И уже совсем невесело усмехнулся над собой:
«Притомился мой розовый конь, спотыкаться стал. Чует, что хозяин поводья опустил и не знает сам, куда едет».
За окном неслись в синеве друг за дружкой растрепанные ветром облака, рваные, лохматые, как мои чувства…
На лесенке опять заскрипели ступеньки.
— Алешенька, да будешь ли вставать-то! Третий раз уж тебя кличу…
Я сбежал вслед за матерью вниз, в избу. За столом никого не было. На самовар уже смело садились мухи, но над яичницей, слава богу, они только еще кружились, не решаясь приземляться.
— Ушел в поле отец-то, — говорила мать, гремя посудой, — посевы глядеть. Он у нас инспектор по качеству! А за Михаилом чуть свет Андрей Иванович приходил. Плотину на ручье плануют делать.
И, гордясь сыном, похвастала:
— Хвалит Андрей Иванович Михаила-то! Всяку машину, говорит, чинить может. Знамо дело, инженер!

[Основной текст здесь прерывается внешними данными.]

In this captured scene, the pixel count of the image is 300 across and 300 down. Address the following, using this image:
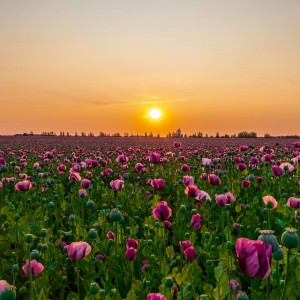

Мать какой была, такой и осталась: сухонькой, верткой, неугомонной. Только морщин около глаз прибавилось, она все глядела на меня испытующе, стараясь понять, Что со мной сталось. Не раз ловил я на себе ее участливый, скорбящий взгляд. Все матери таковы: непутевых детей они любят и жалеют больше.
— А Василий где?
— По хозяйству занялся! — с такой же гордостью, как и о Михаиле, начала рассказывать она о старшем сыне. — Как приехал, с первого же дня всю постройку оглядел, да отцу-то и говорит: «Дом у тебя, батько, совсем скособочился, надо его поднять, да камни под углы подложить. Нижние-то венцы вон гнить уж начали!» Третьего дни лошадь попросил у Андрея Ивановича да из выгона и привез камней-то. А сегодня опять с утра около дома хлопочет…
Я взглянул в окно. Василий, заправив под угол дома два бревна и положив на концы их старую дверь от хлева, с упоением кидал на нее лопатой землю. Полное розовое лицо его блестело от пота, а светлый чуб потемнел и прилип ко лбу. Ничего не замечая кругом, Василий счастливо улыбался и, когда отдыхал, опершись на лопату, о чем-то беседовал сам с собой. Натосковался, видно, по дому да по крестьянскому труду.
В городе он мало изменился с виду. Сними с него городскую одежду — от колхозника не отличишь. Но стал общительнее, разговорчивее, газеты читает и любит о политике потолковать. Это, пожалуй, самая заметная перемена в нем. На заводе он в ряду лучших стахановцев, а вот скупость мужицкая осталась у него. Вчера Михаил дал отцу триста рублей, за что Василий долго ругал брата.